Page 64 of Goodbye Girl


Font Size:  

Shaky folded his arms, his body language less than conciliatory. “Why should I back you on anything as long as you’re still telling the world to ‘go pirate’ your old songs? I’m bleeding money by the minute.”

“I’d rather lose my pitiful share of royalties to pirates than let you keep an even bigger share.”

“Then fuck you!” said Shaky, slapping the table. “You’re a liar who lies about everything, including Tyler McCormick!”

“Fine,” she said, rising. “I didn’t back down to the U.S. attorney in New York when he tried to silence me, and I won’t back down to you. Let’s get out of here, Jack.”

Imani started for the door.

“Wait,” said Shaky, and Imani froze. Shaky paused, as if preparing himself for what he was about to say, and then looked at Jack.

“She’s not lying.”

Imani settled back into her chair, casting a look at Jack that said,I told you so.

“Progress,” said Jack. “That’s a good thing. But this version of the truth is not without problems. If Tyler McCormick was a stalker, both of you, as a married couple, had reason to want him dead.”

“In other words, you both had motive,” said Shaky’s lawyer.

“Perhaps even motive enough to want his body chained to a piling for the fish to eat,” Jack added. “Depending on how bad the stalking was.”

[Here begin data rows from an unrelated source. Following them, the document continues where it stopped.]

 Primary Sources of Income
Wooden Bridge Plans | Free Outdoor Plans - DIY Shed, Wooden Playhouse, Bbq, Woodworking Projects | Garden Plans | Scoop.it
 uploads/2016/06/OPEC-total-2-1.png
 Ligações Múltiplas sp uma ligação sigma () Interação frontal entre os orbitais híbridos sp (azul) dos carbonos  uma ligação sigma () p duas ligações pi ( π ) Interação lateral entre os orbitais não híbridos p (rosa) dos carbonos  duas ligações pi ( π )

“Then we need to find someone else who had motive,” said Imani.

“Sometimes that’s a good strategy,” said Jack. “Sometimes not. Keep in mind that we don’t have to prove that someone else did it in order for the jury to find you not guilty. All we have to do is create ‘reasonable doubt.’”

“But won’t the jurors ask themselves that question?” said Imani. “If Shaky doesn’t try to pin the murder on me, and I don’t try to pin the murder on Shaky, that leaves an obvious unanswered question. Who did it? Who killed Tyler McCormick and put his body on display in Biscayne Bay?”

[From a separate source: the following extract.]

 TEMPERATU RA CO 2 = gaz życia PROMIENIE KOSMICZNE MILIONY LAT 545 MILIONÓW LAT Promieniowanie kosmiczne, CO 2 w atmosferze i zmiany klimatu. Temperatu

“There’s a reason some cases go cold,” said Jack. “We don’t always get all the answers. We don’t live in a perfect world.”

“And sometimes innocent people get convicted,” said Imani. “Right, Jack?”

She was doing it again, comparing herself to Theo. But this time she seemed to be looping in her ex-husband, and Jack wasn’t ready to go that far.

“That won’t happen here,” he said, keeping his response intentionally ambiguous, offering no explanation whether he meant there would be no conviction, or no conviction of the innocent.

Chapter 24

Theo couldn’t remember the last time he’d placed a call from a phone booth. He’d seen plenty of London’s signature red booths in the movies, but it surprised him to discover that they were actually still functional, not mere relics of the past protected from extinction like some inanimate endangered species. He found one on a street corner near the Holiday Inn Express, where Gigi was staying on his dime. The strange dial tone threw him for a moment. Once he realized it was normal, he dialed the operator and told her he wanted to place a “long-distance” call.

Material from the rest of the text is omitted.